睡眠障害国際分類(ICSD-2)とは?睡眠障害の分類と定義について

睡眠障害は、複数の種類があります。ICSD-2による分類や定義について、この記事では紹介をしていきます。

ICSD-2により、睡眠障害は分類されている


睡眠障害には、多くの理由があります。眠ってはいけない時に眠ったり、寝る時間なのに目が冴えていたりすることもあります。

さまざまな睡眠障害に対し、症状がバラバラであれば、診断や研究がやりにくいです。1990年に、アメリカをはじめ、ヨーロッパや日本、ラテンアメリカの睡眠学会は、睡眠障害についてまとめました。その区分に該当しているのがICSDです。睡眠障害国際分類と呼ばれることもあります。

2005年版が認知されており、一般的なのはこのICSD-2です。

ICSD-3が2013年に発表されています。しかし、主流になっていません。

ICSD-2の睡眠障害の分類は、下記のように定義されています。

不眠症
睡眠関連呼吸障害
中枢性過眠症
概日リズム睡眠障害
睡眠時随伴症
睡眠関連運動障害
孤発性の諸症状,正常範囲と思われる異型症状,未解決の諸問題
その他の睡眠障害

上記の8つ順は、症状の特徴の順に並んでいます。

1は不眠症に関することで、眠れない症状です。

2と3は、寝すぎてしまう症状です。

4は、昼夜逆転になる症状になっています。

5と6は、寝相や歯軋りなどに関することで、寝ているときの症状です。

7と8は、それ以外の症状になっています。

簡単な診断基準が、ICSD-2では設けられています。詳細は、国や人種により差があるとされているため定義されていないです。

不眠症は眠れなくなる


睡眠障害になっている人は、眠れなくて悩んでいることも多いです。

不眠症という睡眠障害になっているため、眠れなくなっている可能性もあります。睡眠障害になっていれば、不眠症を思い浮かべるかもしれません。

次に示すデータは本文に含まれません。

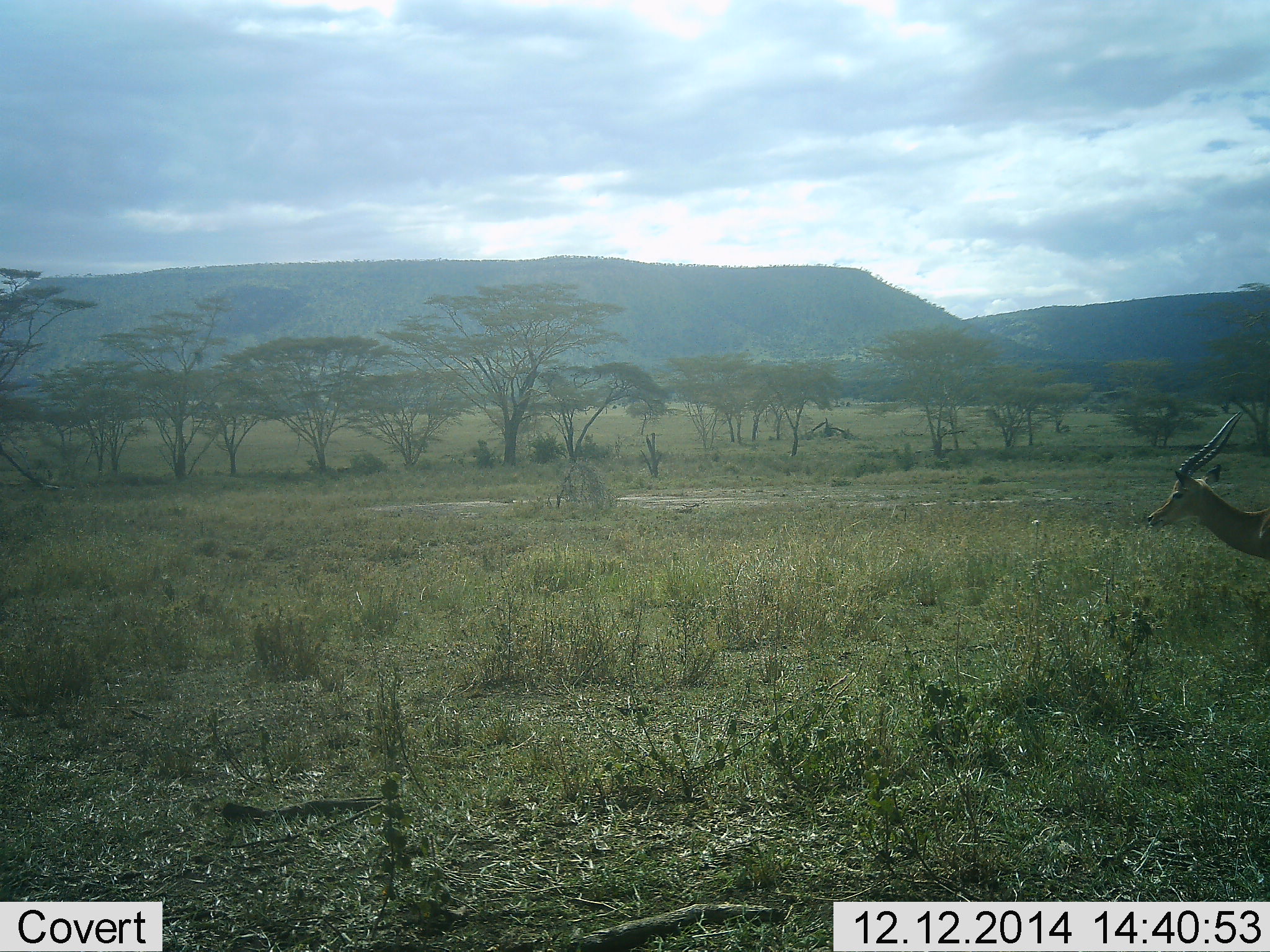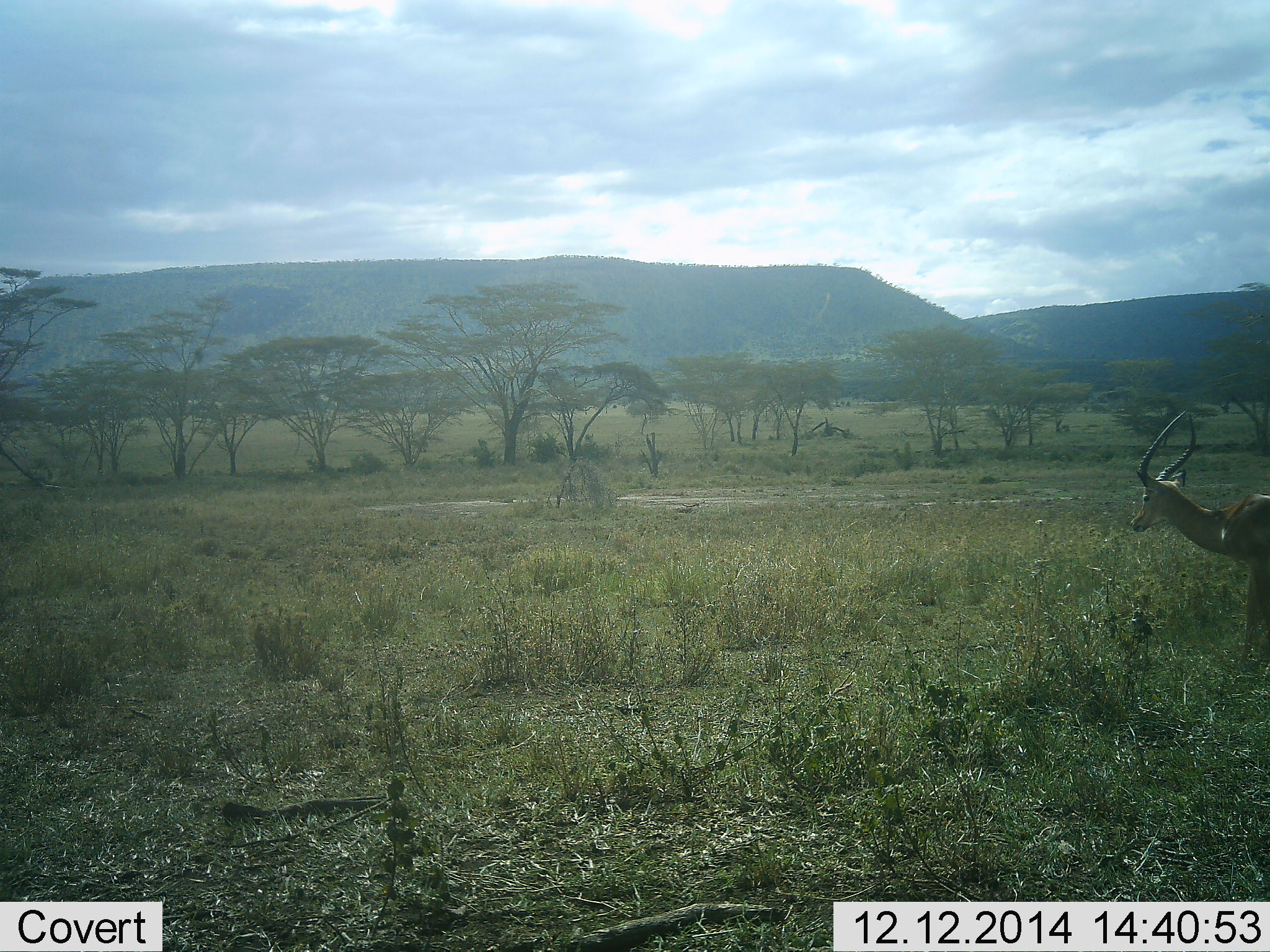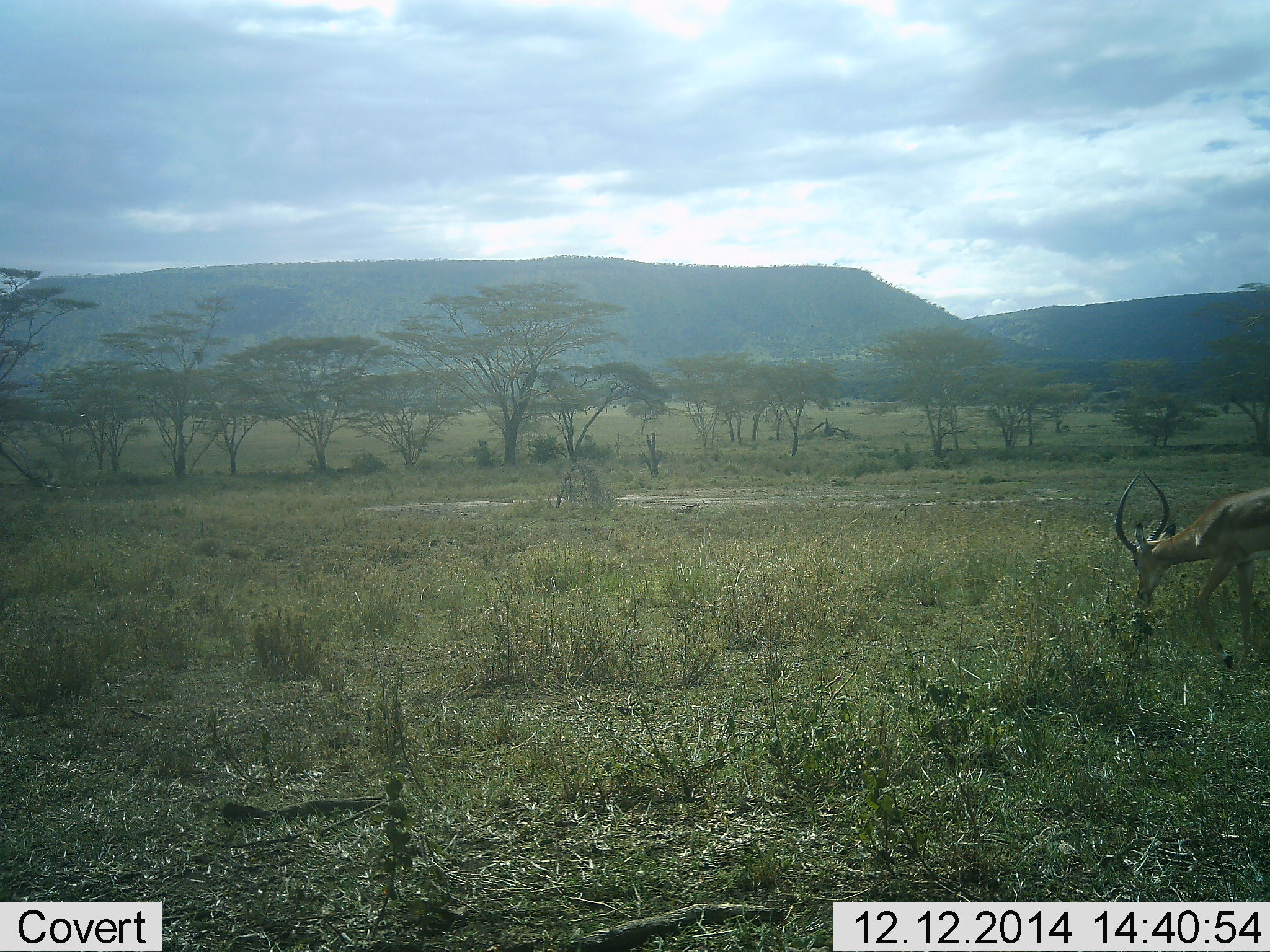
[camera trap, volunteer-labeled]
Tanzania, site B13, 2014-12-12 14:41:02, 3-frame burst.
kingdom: Animalia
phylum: Chordata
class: Mammalia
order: Artiodactyla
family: Bovidae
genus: Aepyceros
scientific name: Aepyceros melampus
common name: impala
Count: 1.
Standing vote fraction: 60%.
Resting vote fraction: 0%.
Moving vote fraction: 20%.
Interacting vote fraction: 0%.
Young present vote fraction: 0%.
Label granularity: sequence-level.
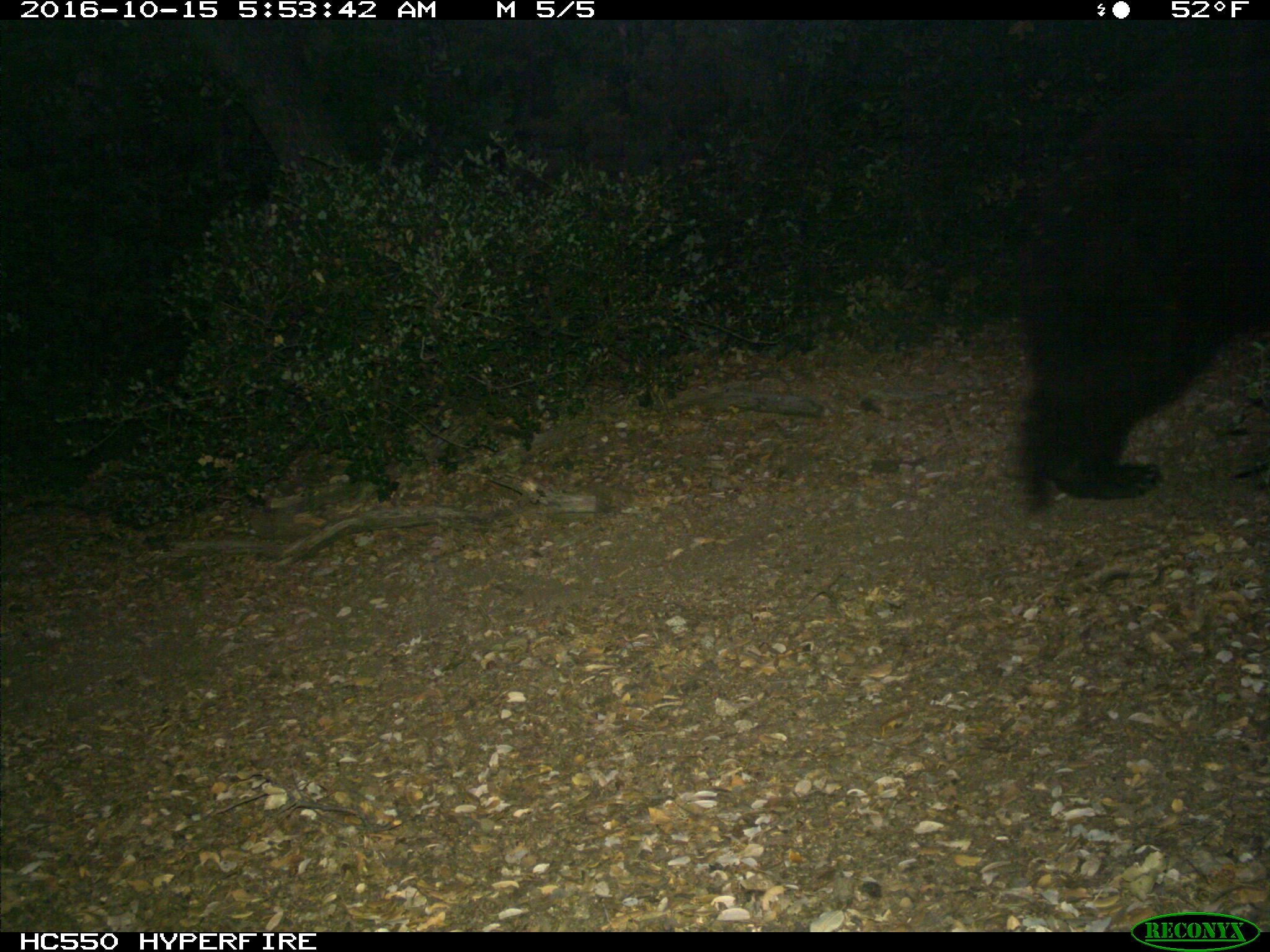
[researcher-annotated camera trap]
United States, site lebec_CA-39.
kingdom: Animalia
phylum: Chordata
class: Mammalia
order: Carnivora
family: Ursidae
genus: Ursus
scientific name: Ursus americanus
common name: american black bear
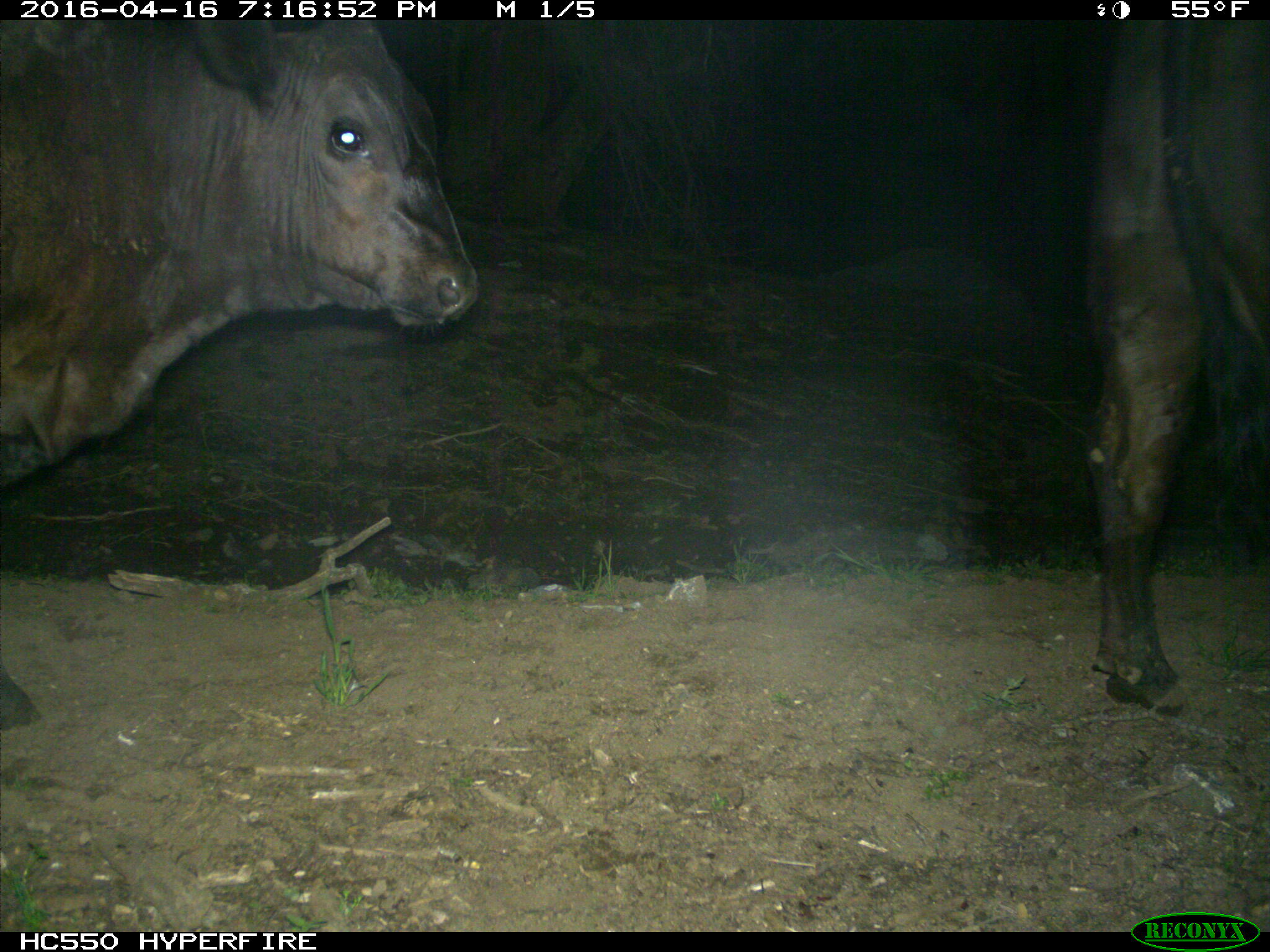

眠ることができずに病院行ったり、薬を服用したりする人のほとんどは不眠症と言われています。

ICSD-2には、不眠症の一般的な基準について説明をしています。ここでは「寝るべき環境やタイミングがあるのに、寝ることができない。そして、それが原因となり不便が生じている」となっています。このような場合に、不眠症と診断されることになります。

過眠症は、眠たくなる


不眠症と逆の症状になっているのが過眠症です。寝ている時間は十分確保されているにも関わらず、眠るべきでないときに眠ってしまいます。

中枢性過眠症や睡眠関連呼吸障害などが過眠症となります。

イビキをかいたり、寝ていて無呼吸になる症状が、睡眠関連呼吸障害です。

ナルコレプシーと呼ばれている、いきなり眠ってしまう症状が中枢性過眠症と呼ばれています。

イビキをかくことで、同居人が不眠症になることもあるので、そのような症状があれば早めに対処した方がいいでしょう。

昼と夜が逆転する!リズム障害


昼と夜が逆転してしまい、私生活に悪影響が出ることもあると思います。悪影響により、睡眠障害になってしまいます。

起きたいときに起き、寝たいときに寝ていると、生活が不規則になります。このような状況では、実際の時間と体内時間がズレてしまいます。

このような状況でも、生活で困っていることがなければ、治療しない人もいます。フリーランスとして仕事をしている人をはじめ、海外のIT産業で働いている人などは、このような症状があっても治療をしない人が多いです。

金縛りや寝相に関する障害


寝相や寝言がヒドイため、ケンカをしているような雰囲気になるなど、問題につながることもあります。就寝しているときに問題が起きてしまうことも、睡眠障害の1つということができます。

寝相が問題になり、暴力行為に発展したケースもあります。イギリスでは、病的な寝相が原因となって、妻を殺してしまう殺人事件が発生しました。寝相の範囲を超えてしまう行動、そして言動があれば注意をする必要があります。必要に応じて、病院に行き、医師に相談した方がいい場合もあるでしょう。

悪夢が続いているときは、金縛りになってしまいます。金縛りや悪夢が長期にわたって続いてしまうと、不眠症と合わせて合併症を起こす可能性もあります。金縛りや寝相にも注意が必要です。